Scenario: In cases where we have multiple queries in a single operation, which relates to two services let's say A and B; the gateway creates a query plan something like this Parallel { Fetch A Fetch B }

And if any of the service is down, the gateway would fail the entire operation.

Findings:

In case of parallel fetch execution, the gateway expects all the promises (fetches) to resolve, and in case any of the promise rejects it fails the entire operation. So when on of the service is down, it throws a fetch error and that exception is thrown all way up, which results in rejection of promise and hence the entire operation.

What we need to have is exception handling at this place --> https://github.com/apollographql/federation/blob/main/gateway-js/src/datasources/RemoteGraphQLDataSource.ts#L170, or somewhere above the chain so that its gracefully handled and results in promise resolution.

Alfarlost commented 3 years ago

+1

ccmcbeck commented 3 years ago

This issue is exacerbated by Kubernetes. When we do our bi-weekly PROD cluster roll (which takes about an hour), we see this error on about 30% of our requests. Our graphql gateway service averages about 25 pods and federates 10 microservices which average ~10 pods each. When Kubernetes terminates a microservice pod in the midst of federation, the gateway pod returns this 500 error and remains in an "unhealthy" state.

This also happens when we scale down after a spike in traffic as Kubernetes terminates the excess pods.

We realize that polling microservices in a dynamic environment like Kubernetes will always be prone to this type of error. One mitigation strategy might be a single, reflexive retry of the failing federation request. An additional mitigation strategy is for the failing gateway pod to "fail its health check" and trigger Kubernetes to restart the pod. We know these strategies won't eliminate the issue, but it would reduce it to a manageable level.

Of course, the real solution is to use a graphql registry. Unfortunately, the current Apollo enterprise pricing model puts this outside our budget. We understand the Apollo business model is to provide enough open-source functionality to get us hooked on the platform (we love you, Apollo, so mission accomplished) and for us to eventually upgrade to a paid platform when we reach scale (which we want to do). We also appreciate the fact that Apollo may not be ready to cannibalize their enterprise business by offering lower-tier or a la carte pricing for folks like us.

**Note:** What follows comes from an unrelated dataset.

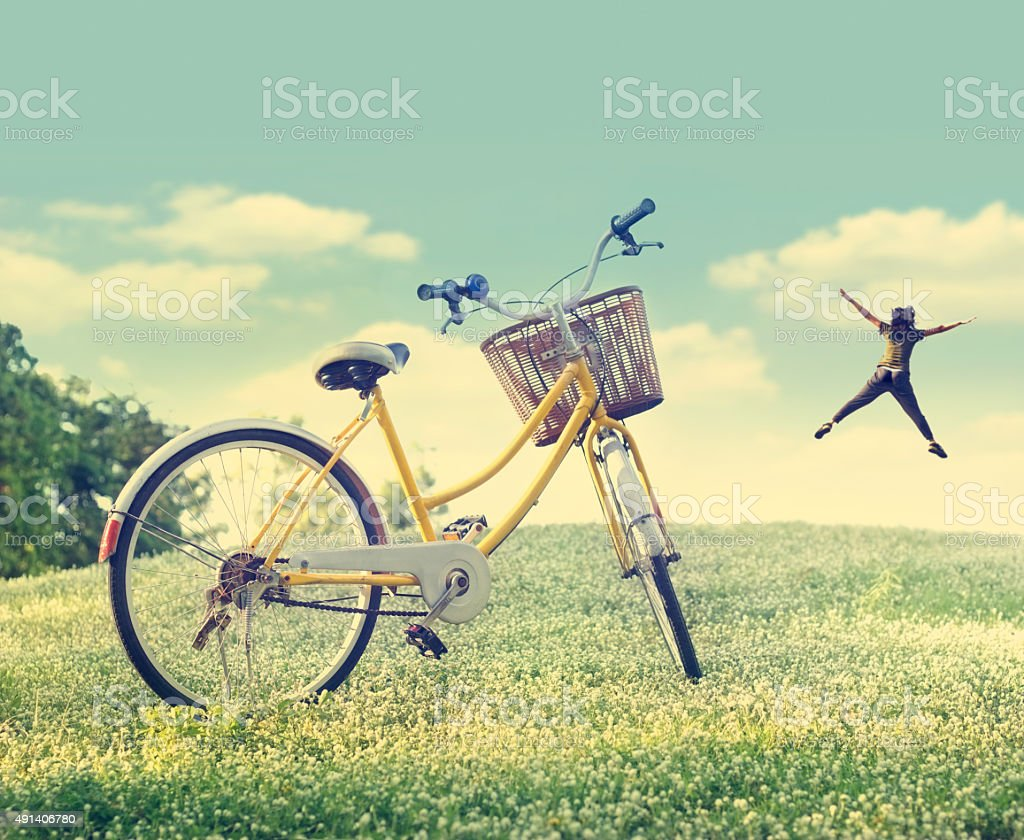 Bicycle on the white flower field and grass in sunshine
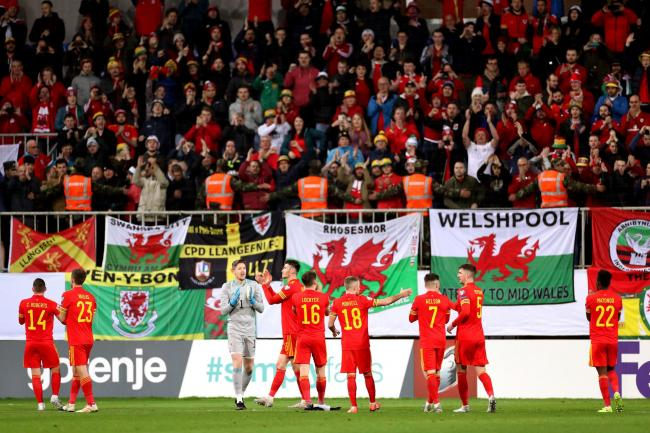 Wales players applaud the fans after the final whistle during the UEFA Euro 2020 Qualifying match at the Bakcell Arena, Baku. PA Photo. Picture date: Saturday November 16, 2019. See PA story SOCCER Azerbaijan. Photo credit should read: Bradley Collyer/PA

So, this leaves us with these alternatives:

Write our own federation service (which we did before Apollo came out with their federation)
Work with the Apollo open-source community to make the current Federation more resilient
Petition Apollo to provide a solution for small-to-mid-tier companies that cannot afford enterprise pricing
Look elsewhere for a more budget-friendly registry solution

And these observations:

We really don't want to do 1
Apollo shouldn't want us to do 4
What is needed is some combination of 2 and 3

Full disclosure -- we knew this day would come. Our bet was that Apollo would saturate the enterprise market and begin to go down-market before we scaled to a level where we needed a dedicated registry. Experience tells me there are quite a few companies like ours that are facing this challenge.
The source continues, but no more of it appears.